Column Description Data Type
GameDate Date game was played object
Quarter Quarter the play happened int64
Minute Minute the play happened int64
Second Second the play happened int64
OffenseTeam Team playing offense object
DefenseTeam Team playing defense object
Down What down the play occured on int64
ToGo Yards until a 1st down int64
YardLine Yards needed to score a touchdown int64
SeriesFirstDown Whether play is first of drive int64
SeasonYear Season that play occured int64
Yards How many yards gain on play int64
Formation Formation of offense object
PlayType Type of play performed object
IsPass Was the play a pass int64
IsInterception Was the play an interception int64
IsFumble Was the play a fumble int64
YardLineFixed Yardline the play started on int64
YardLineDirection Side of field play started object
YTG_bins Yards to go bins used category
QuarterSeconds Maximum seconds up to current quarter int64
ClockSeconds Total seconds on the game clock int64
SecondsLeft Total seconds left in the game int64

PROCESS:

The following outlines the process taken through the Data Science Pipeline to complete this project.

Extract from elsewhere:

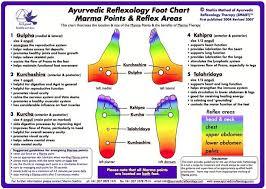 Ayurveda Charts Pdf Reflexology Ayurveda Foot Reflexology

Plan ➜ Acquire ➜ Prepare ➜ Explore ➜ Model & Evaluate ➜ Deliver

1. PLAN

  • Define the project goal
  • Determine proper format for the audience (Defensive Coordinator)
  • Asked questions that would lead to final goal
  • Define an MVP

2. ACQUIRE

  • Create a function to pull appropriate information from the play-by-play csv files for 2017-2021 seasons
  • Create and save a wrangle.py file in order to use the function to acquire

3. PREPARE

  • Ensure all data types are usable
  • Create a function that will:
    • drop unneeded columns
    • get rid of kick formation rows
    • get rid of other plays other than pass and run
    • create a 'SecondsLeft' column
  • Add a function that splits the acquired data into Train, Validate, and Test sets
  • 20% is originally pulled out in order to test in the end
  • From the remaining 80%, 30% is pullout out to validate training
  • The remaining data is used as testing data
  • In the end, there should be a 56% Train, 24% Validate, and 20% Test split

4. EXPLORE

  • Create an exploratory workbook
  • Create initial questions to help explore the data further
  • Make visualizations to help identify and understand key driver
  • Create clusters in order to dive deeper and refine features
  • Use stats testing on established hypotheses

5. MODEL & EVALUATE

  • Use clusters to evaluate drivers of offensive pass plays
  • Create a baseline
  • Make predictions of models and what they say about the data
  • Compare all models to evaluate the best for use
  • Use the best performing model on the test (unseen data) sample
  • Compare the modeled test versus the baseline

6. DELIVERY

  • Present a final Jupyter Notebook that utilizes a written report format
  • Make modules used and project files available on Github

REPRODUCIBILITY:

Steps to Reproduce

  1. Have your env file with proper credentials saved to the working directory

  2. Ensure that a .gitignore is properly made in order to keep privileged information private

  3. Clone repo from github to ensure availability of the acquire and prepare imports

  4. Ensure pandas, numpy, matplotlib, scipy, sklearn, and seaborn are available

  5. Follow steps outline in this README.md to run final_report_pass_run.ipynb


KEY TAKEAWAYS:

Conclusion:

The goals of this project were to identify drivers of pass plays in order to predict whether or not a play would result in a pass or run for NFL offenses. Key drivers found were the following:

  • Down
  • Yardline
  • togo_cluster (Yards to go along with seconds left in the game) Using these drivers to help our model resulted in an increase of 2.74% over the baseline.

Recommendation(s):

An increase of 2.74% isn't impactful enough to push the model forward to help with predictions in future or real time scenarios. The model must be further refined.

Next Steps:

With more time, I would like to:

  • Work on more feature engineering and explore more relationships of categories to passing and/or running the ball.

  • Explore other datasets to find and create features that will help refine our current model or result in the creation of a new model.

  • Look into focusing on plays that happened on specific down and by specific teams.